**Tasks for this exercise**
(1) Copy out the part of the printer patent excerpt that opens with the words containing "The trap 110 contains" and closes with "a printing system.".
(2) Which ink colors does the printer patent excerpt name as examples of what a single-color reservoir may hold?

The scanning carriage 20 is moved through the print zone on a scanning mechanism that includes a slide rod 26 on which the scanning carriage 20 slides as the scanning carriage 20 moves through a scan axis. A positioning means (not shown) is used for precisely positioning the scanning carriage 20. In addition, a paper advance mechanism (not shown) is used to step the print media 22 through the print zone as the scanning carriage 20 is moved along the scan axis. Electrical signals are provided to the scanning carriage 20 for selectively activating the printhead 155 by means of an electrical link such as a ribbon cable 28. The various components for moving a printhead 155 relative to the print media 22, which may include moving one or both of the printhead 155 and print media 22, may be referred to as a printer engine.

It will be recognized that replaceable ink reservoirs 100, often referred to as ink cartridges, may come in a variety of form factors and may be usable in a variety of printing systems including, for example, printers, facsimile (fax) machines, copiers and multifunction devices. Similarly, the ink reservoirs 100 may contain a single ink color, e.g., cyan, magenta, yellow or black, or they may be compartmentalized to contain more than one ink color.

FIGS. 2A–2B are cross-sectional views of an ink reservoir 100 in accordance with one embodiment of the invention. The ink reservoir 100 includes a body 105. The volume within the body 105 is adapted to contain ink. The area enclosed by body 105 may represent the cross-section of a one-color ink reservoir or an individual chamber of a multi-color ink reservoir, with each chamber having its own trap for regulating the pressure within that chamber. Thus, the various embodiments include one-color and multi-color ink reservoirs.

The body 105 contains a trap 10 for the regulation of pressure within the body 105. The trap 110 includes a first portion or leg 115 adjacent a second portion or leg 120 on opposing sides of a nadir or low point 125. The first leg 115 and second leg 120 are in flow communication with each other through the low point 125.

The trap 110 contains a fluid 130. Although the legs 115 and 120 are depicted in FIGS. 2A–2B as diverging from the low point 125, they could also be converging or substantially parallel. Similarly, although the legs 115 and 120 are depicted to be substantially linear, they could also take on a curved, spiral or other configuration provided that each leg 115 and 120 has at least some portion extending vertically above the low point 125 when the ink reservoir 100 is installed for use within a printing system.

**Dataset content**
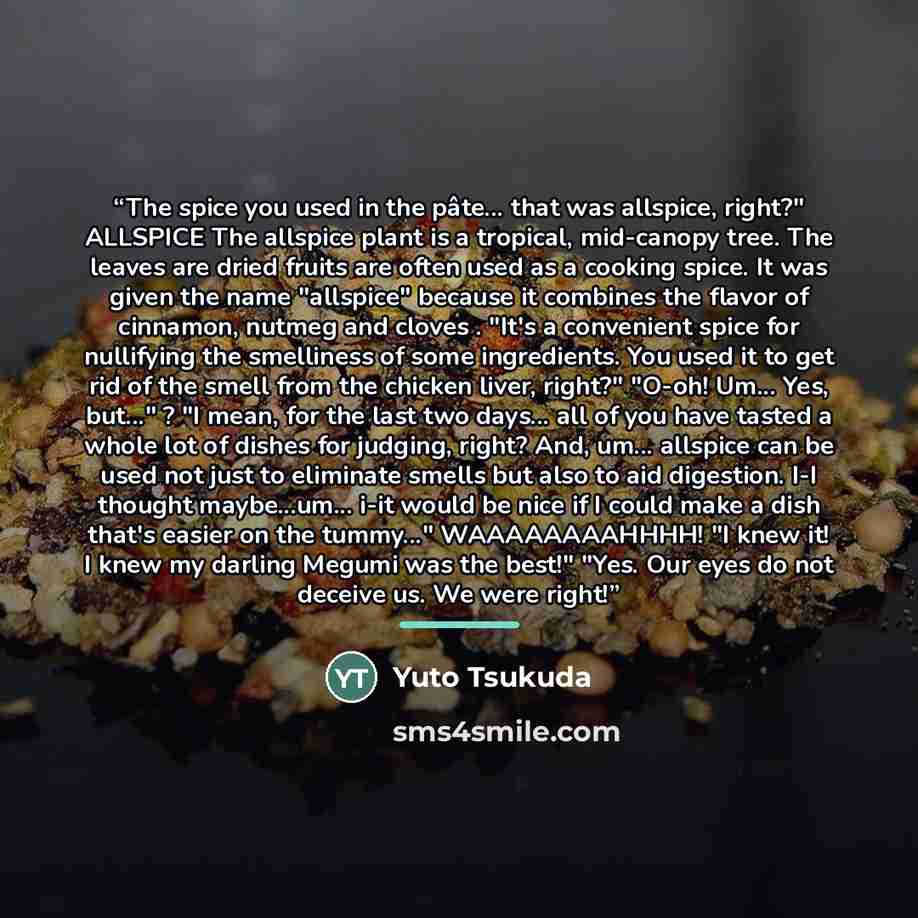 “The spice you used in the pâte... that was allspice, right?" ALLSPICE The allspice plant is a tropical, mid-canopy tree. The leaves are dried fruits are often used as a cooking spice. It was given the name "allspice" because it combines the flavor of cinnamon, nutmeg and cloves . "It's a…” quote by Yuto Tsukuda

**Written responses**
(1)
The trap 110 contains a fluid 130. Although the legs 115 and 120 are depicted in FIGS. 2A–2B as diverging from the low point 125, they could also be converging or substantially parallel. Similarly, although the legs 115 and 120 are depicted to be substantially linear, they could also take on a curved, spiral or other configuration provided that each leg 115 and 120 has at least some portion extending vertically above the low point 125 when the ink reservoir 100 is installed for use within a printing system.

(2)
- cyan
- magenta
- yellow
- black